Boasting a most uncommon name (a nickname, says owner Carl Kepner) and a unique location (a quarter of a mile from the start of the San Clemente Pier), Schleppy's is the epitome of a locals' place, according to its owner, a resident of San Clemente since 1976.
"I never in a million years would have imagined myself running a business such as this," Kepneradmits. "I used to own a retail business in Dana Point Harbor (Kepner's Kastle), which I operated for 18 months. But, when I happened to read about this place being for sale, I saw a terrific opportunity to create something really special."
Kepner's "vision" was to create a place where people could meet, relax and hangout, away from the noise and stress of every day life. And what better place to do this than the pier?
"Just look at the view," he says, arms sweeping the horizon. "What could be better than this? People of all ages come here to enjoy the pier and the ocean. The tranquility and beauty are incredible."
Fulfilling his vision was not easy, admits Kepner, who said the process from buying the business to renovating it took several months. "Lots of paperwork," he moans. "Too much of it, in fact."
It seems the 400-square-foot site that houses Schleppy's was built in 1927. "I was told that I am the fourth owner," he reveals. "The previous owner was here for six years, and had hoped to be here at least another five, but he became ill and had to sell."
After purchasing the business and changing the name, Kepner began a massive renovation, adding a grill and espresso machine, and completely redoing the interior.

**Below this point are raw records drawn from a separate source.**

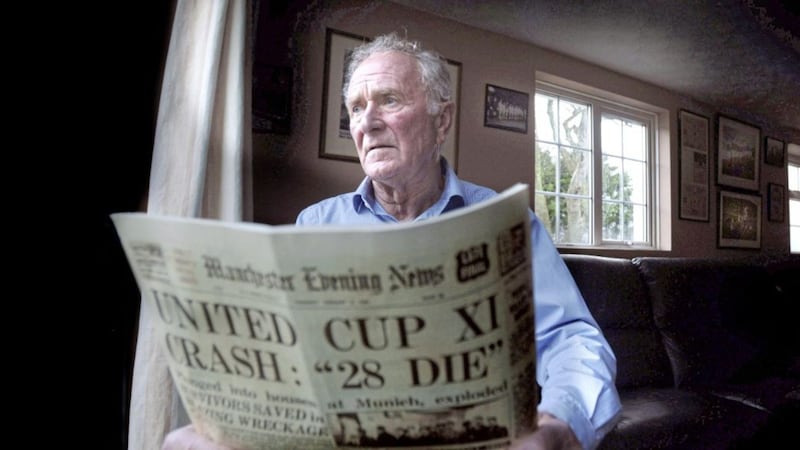 Former Manchester United goalkeeper Harry Gregg pictured reading a copy of the Manchester Evening News at his home near Coleraine in 2008. Picture by Charles McQuillan/Pacemaker 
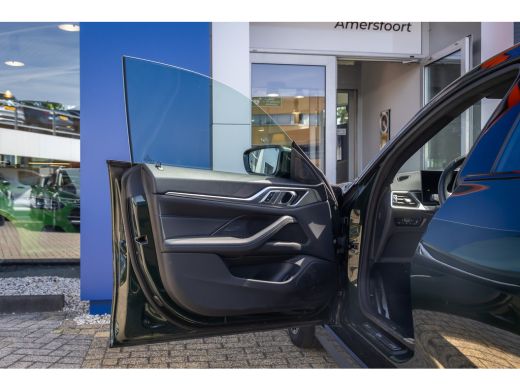 BMW i4 eDrive35 High Executive 70 kWh | M-sport | Cruise adaptief | Camera | Elektrisch bedienbare achte... ActivLease financial lease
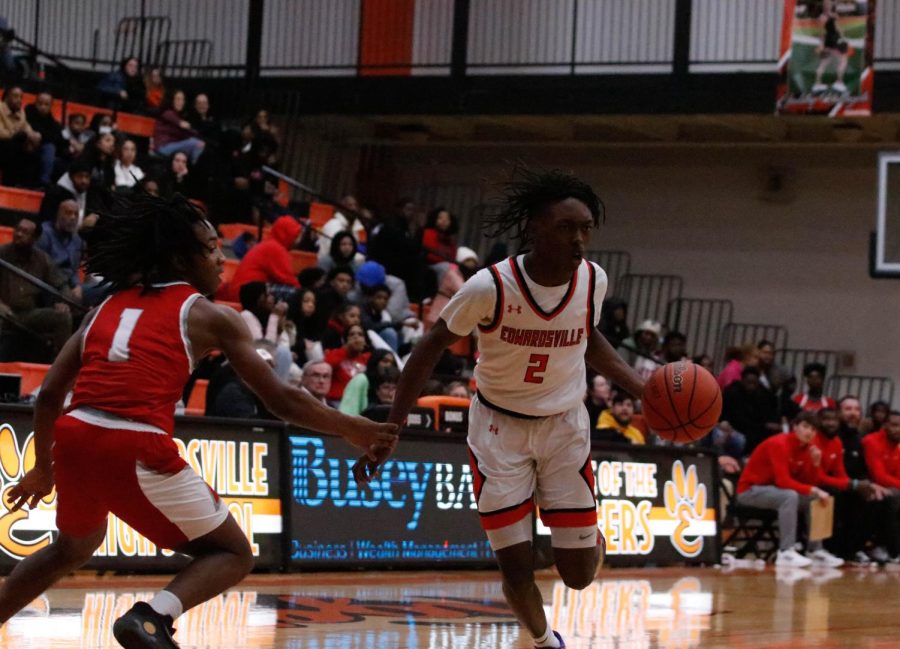 Junior Malik Allen dribbles past an Alton defender at EHS on Jan. 13. The Tigers won 57-40.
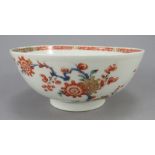 An eighteenth century Bow porcelain waste bowl, c. 1765. It is hand-painted in reds, blues and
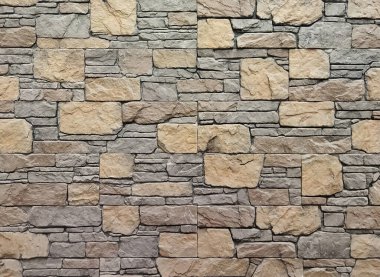 Gri ve kahverengi renkli eski bir taş duvar. Tuğla desenli taş duvar. Gri arkaplan.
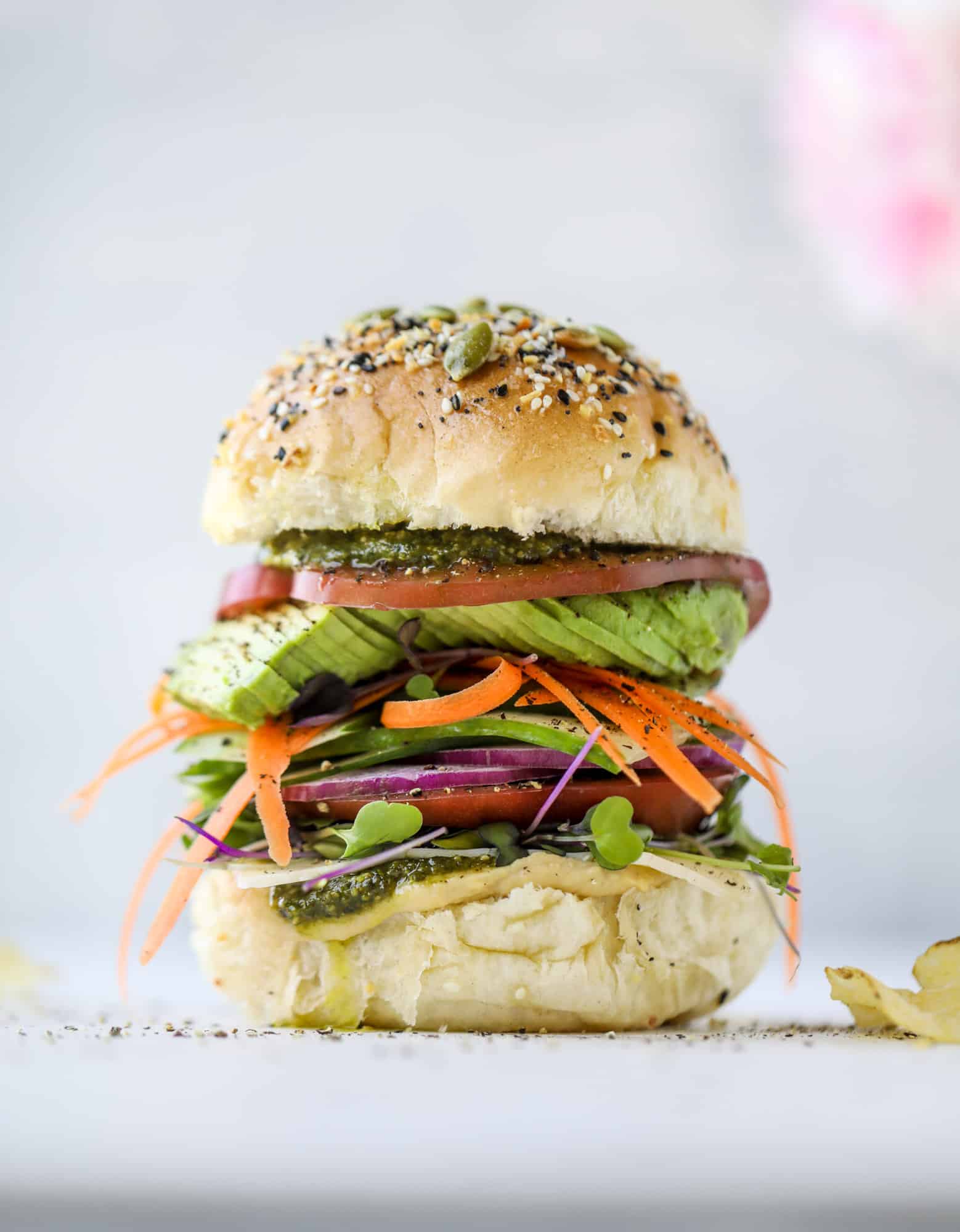 This summer veggie sandwich is full of creamy hummus, fresh pesto and havarti cheese along with tons of sliced, fresh vegetables. Best lunch ever!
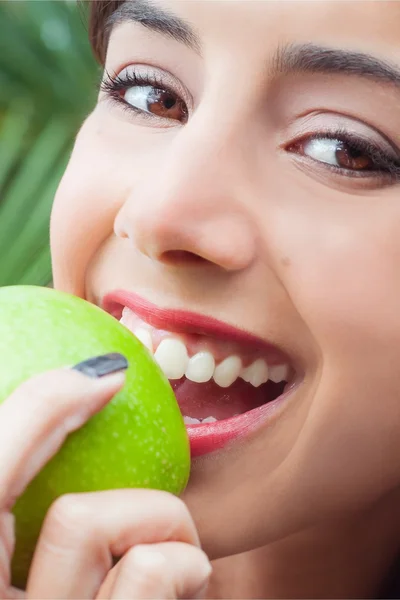 Ung kvinna äter ett äpple Stockbild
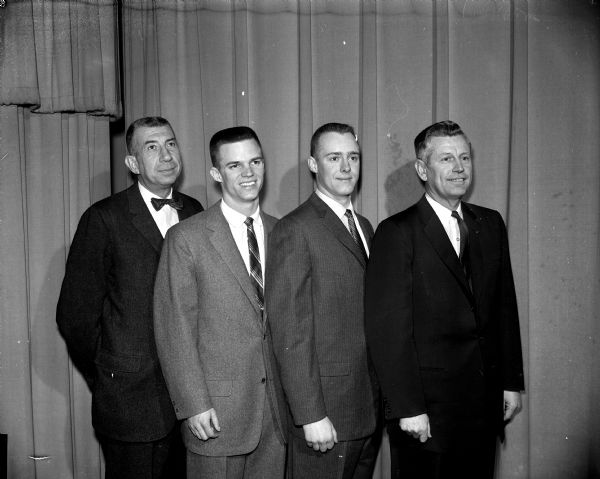 The Madison Gyro club honors players and coaches of the University of Wisconsin basketball team at its 35th annual basketball banquet. Among those taking part were, from left to right, Harold E. (Bud) Foster, Badgers' head coach; Walter (Bunky) Holt, most valuable player; Glenn Borland, captain; and Fred (Fritz) Wegner, assistant coach.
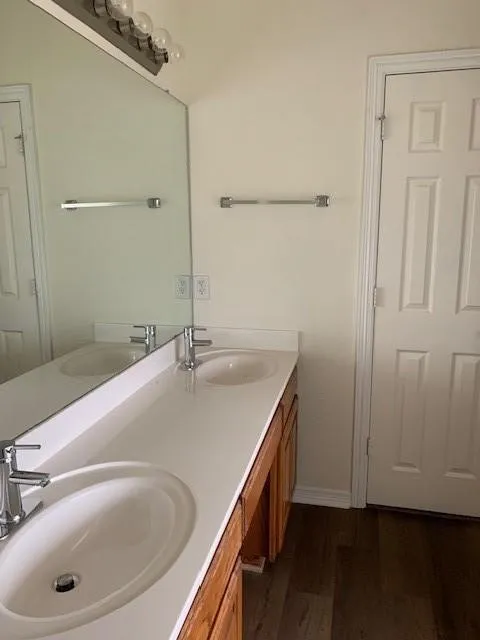Double vanity featuring a solid surface countertop, integrated dual basins, polished chrome faucets, a full-width wall mirror, and wood-finish flooring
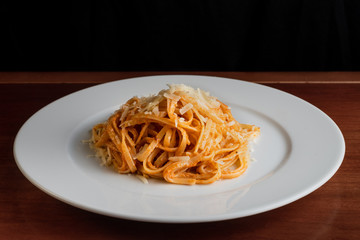 Spaghetti with red pesto and parmesan cheese.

"We make the most of our space," he proudly notes during a brief tour. "You should have seen how the place was when I bought it. It was more of a fish and bait operation than anything else. For decades, the town wanted to see something such as what we have here built, a combination eatery and retail operation. I was able to get this done, happily, and a lot sooner than I thought it would take."
Kepner obviously enjoys the people aspect of his business the best, noting that the majority of his customers are repeat ones.
"We open at 7 a.m. specifically to take care of a group of about 20 seniors who live here and come to the pier every morning to talk and relax," he boasts. "During the summer, it's real crazy here, with people of all ages staying way into the night. That's the best time of the year."
Manager Melinda Smart, also a San Clemente resident, agrees. "We had lines of people 20-deep last summer," she remarks. "It was incredible. All the kids were asking for cotton candy and snow cones. You don't see this type of a business everywhere. It's really special."
Kepner echoes Smart's words by noting that creating an "old time" place was part of his vision. "There was a time when businesses such as mine were everywhere along the coast," he remembers. "Mom and pop operations where owners knew their customers' names. You don't see much of that anymore, although we do have some of that here in San Clemente, fortunately. Well, I wanted to bring back that feeling and I am happy to report that we've been able to do that."
As proof of his words he points to a pair of tables in front of his business, each one bearing a checkers game and both being enjoyed. "See that?" he remarks admiringly, "At one table you have a young couple playing checkers, and at the other table there is an older couple playing. How often do you see that?